_CONSEGNE DA SVOLGERE_:
[1] Nel testo sulla confisca per equivalente, quale legge ha depenalizzato le violazioni?
[2] Prosegui il testo sulla confisca per equivalente dopo la sua ultima frase.

_BRANO DA LEGGERE_:
——————

Applicazione retroattiva della confisca per equivalente: la parola alla Consulta

28 Ottobre 2015

Va dichiarata rilevante e non manifestamente infondata, la questione di legittimità costituzionale degli artt. 187-sexies del d.lgs. n. 58 del 1998 e dell'art. 9, comma 6, della legge n. 62 del 2005, in riferimento agli artt. 3, 25, comma 2, e 117, comma 1, Cost., quest'ultimo in relazione all'art. 7 della CEDU.
Massima

Va dichiarata rilevante e non manifestamente infondata, la questione di legittimità costituzionale degli artt. 187-sexies del d.lgs. n. 58 del 1998 e dell'art. 9, comma 6, della legge n. 62 del 2005, in riferimento agli artt. 3, 25, comma 2 e 117, comma 1, Cost., quest'ultimo in relazione all'art. 7 della CEDU, nella parte in cui prevedono che la confisca per equivalente, introdotta per gli illeciti di cui alla parte V, titolo I-bis, del testo unico di cui al medesimo d.lgs. n. 58 del 1998, si applica anche alle violazioni commesse anteriormente alla data di entrata in vigore della legge n. 62 del 2005, che le ha depenalizzate, quando il relativo procedimento penale non sia stato definito.

——————

_ELENCO FORNITO_:
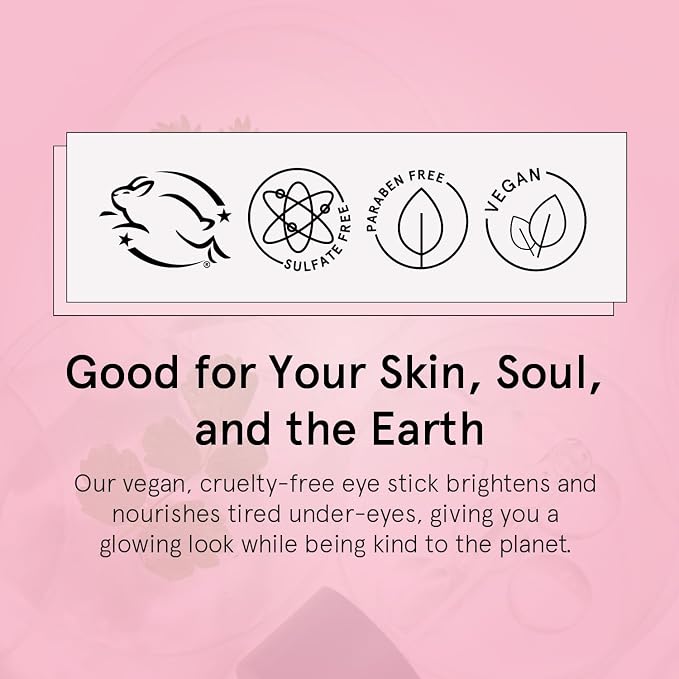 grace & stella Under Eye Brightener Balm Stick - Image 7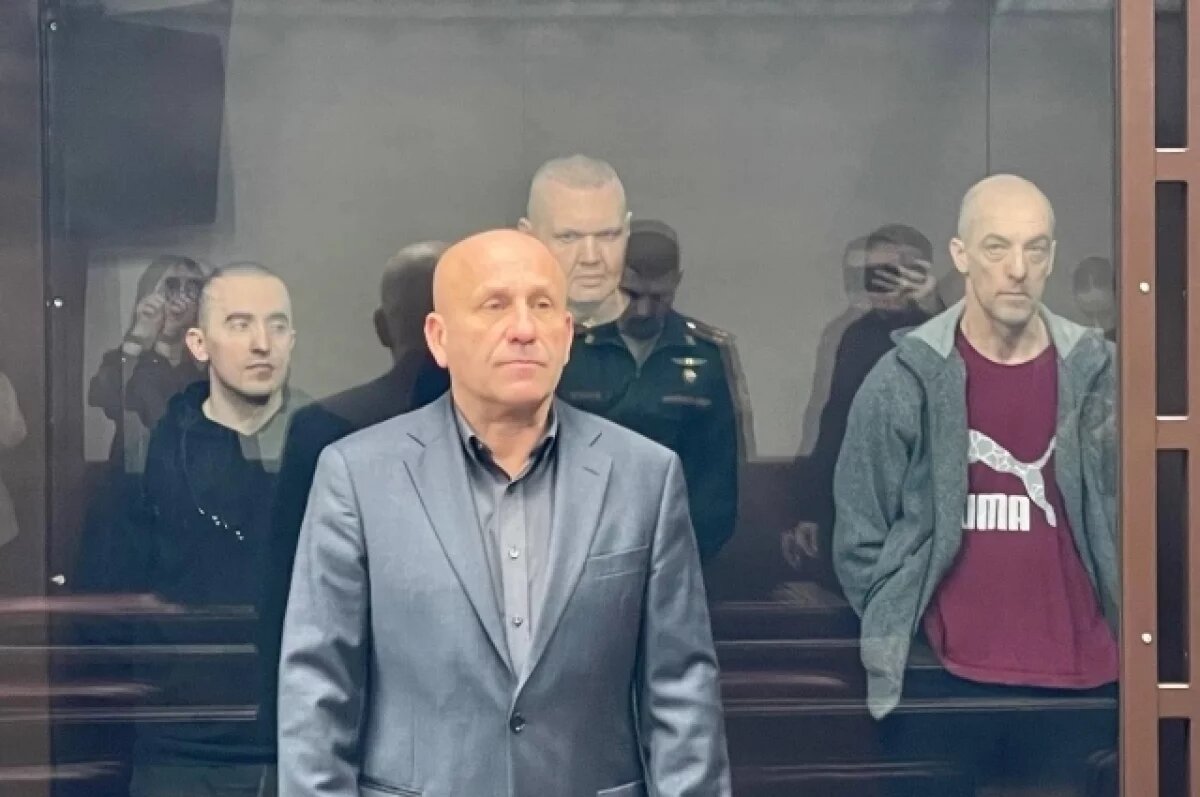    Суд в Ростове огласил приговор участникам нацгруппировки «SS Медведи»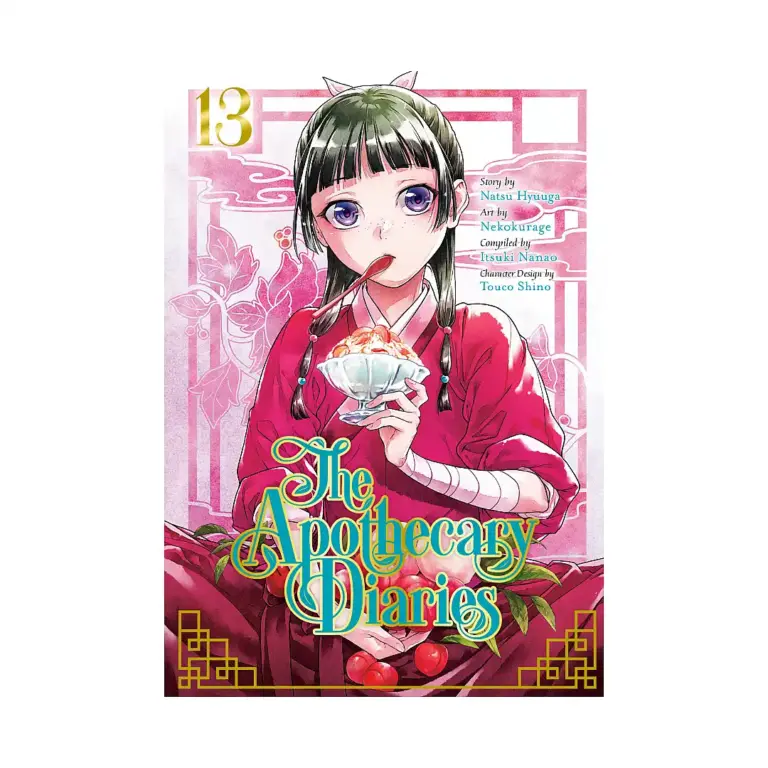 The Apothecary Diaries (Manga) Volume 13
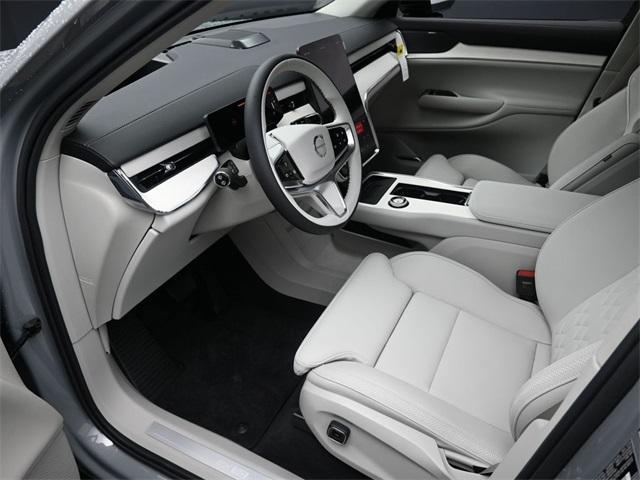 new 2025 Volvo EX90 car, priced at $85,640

——————

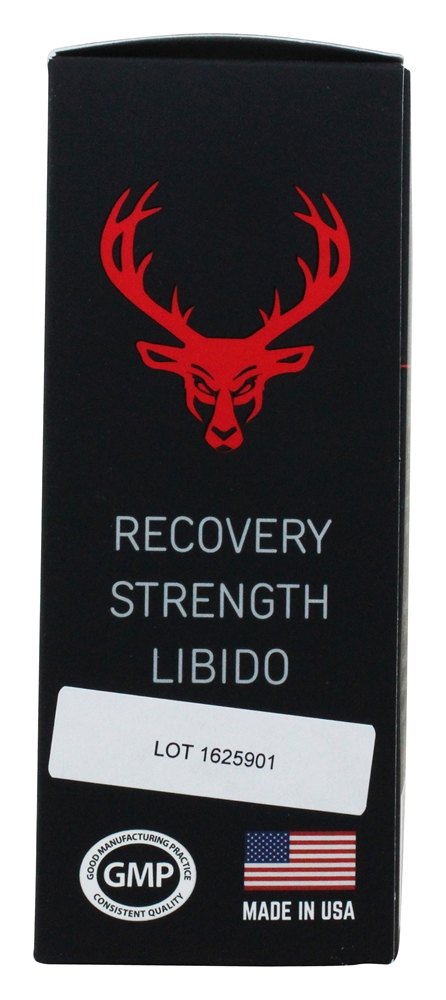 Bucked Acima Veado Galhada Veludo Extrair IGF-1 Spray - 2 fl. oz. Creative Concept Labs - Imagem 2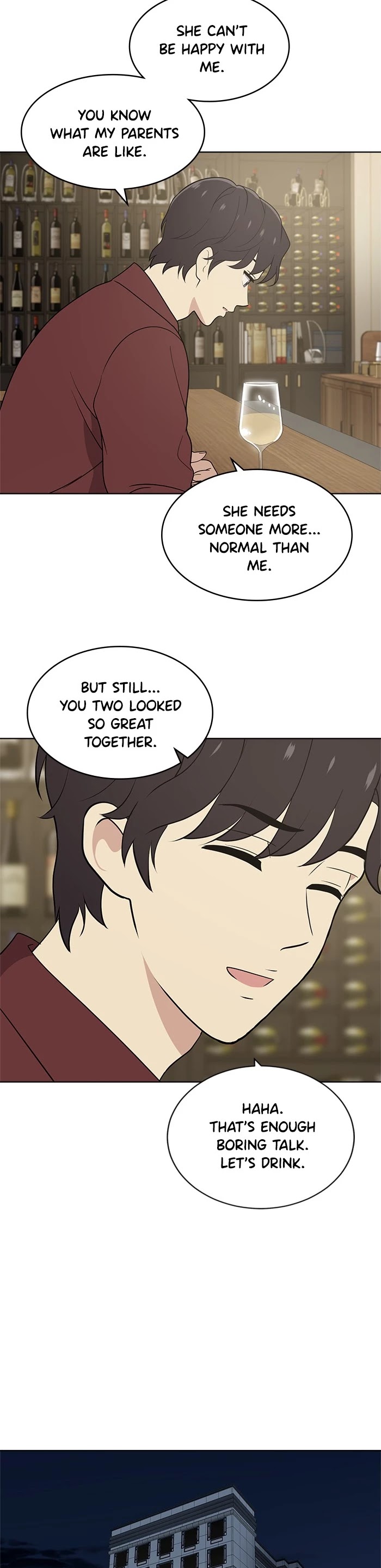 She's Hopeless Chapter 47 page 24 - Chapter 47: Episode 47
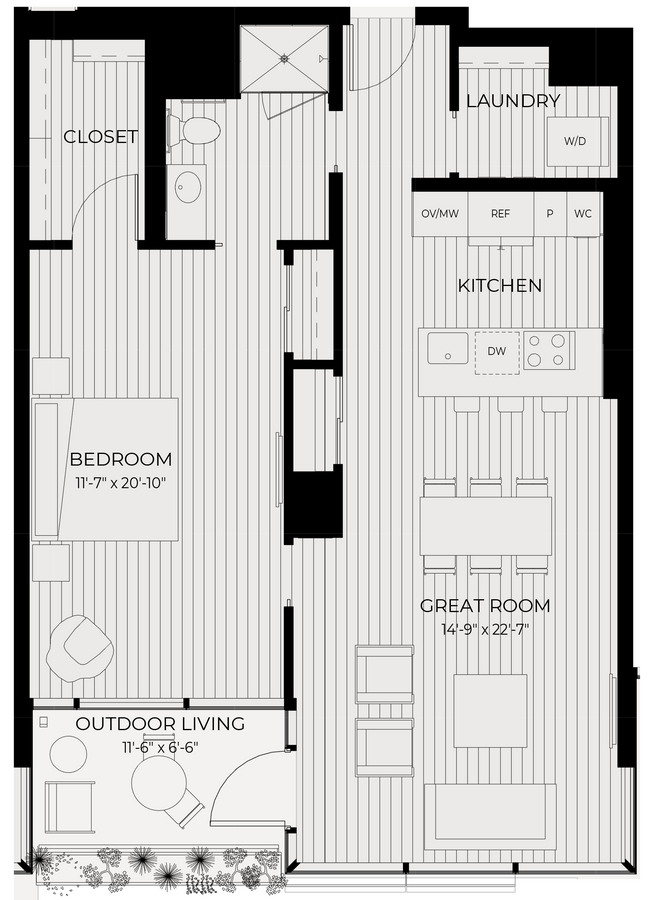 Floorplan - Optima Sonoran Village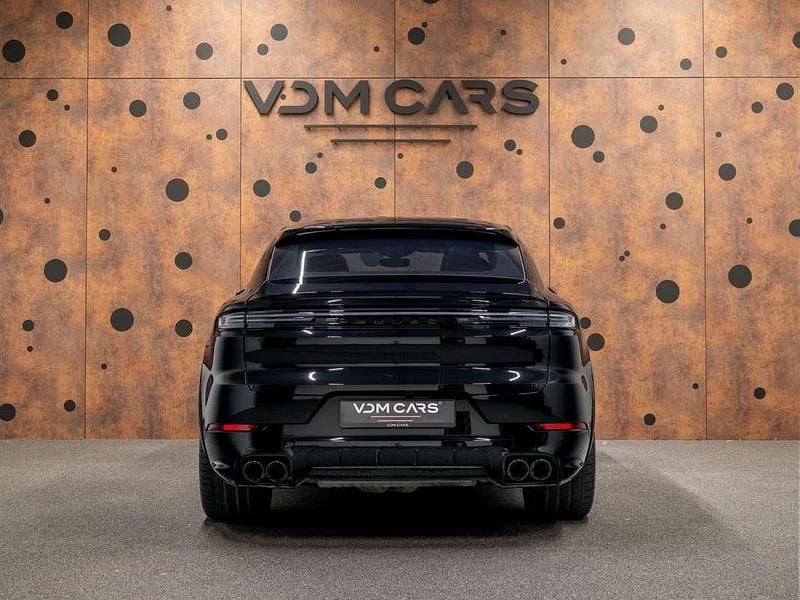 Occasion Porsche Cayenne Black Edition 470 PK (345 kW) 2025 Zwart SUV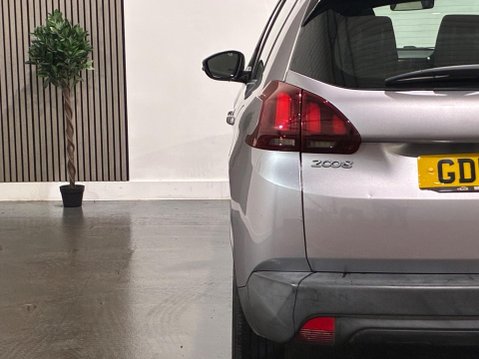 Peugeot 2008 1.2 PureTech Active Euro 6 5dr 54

——————

_RISULTATI PER CONSEGNA_:
[1] La legge n. 62 del 2005.

[2]
Il caso

In data 8 gennaio 2003 il Presidente della Commissione Nazionale per la Società e la Borsa (CONSOB) segnalava alla Procura della Repubblica di Milano il presunto reato di abuso di informazioni privilegiate – di cui all'art. 180 del decreto legislativo n. 58 del 1998 – per avere alcuni soggetti acquistato diverse obbligazioni nel corso dell'anno 2002.

Il Tribunale di Milano, con sentenza n. 10597 del 19 ottobre 2005, proscioglieva gli imputati (ad eccezione di uno) in ragione della depenalizzazione del reato contestato, avvenuta a seguito dell'entrata in vigore della l. 62/2005, e trasmetteva gli atti alla CONSOB, in quanto competente.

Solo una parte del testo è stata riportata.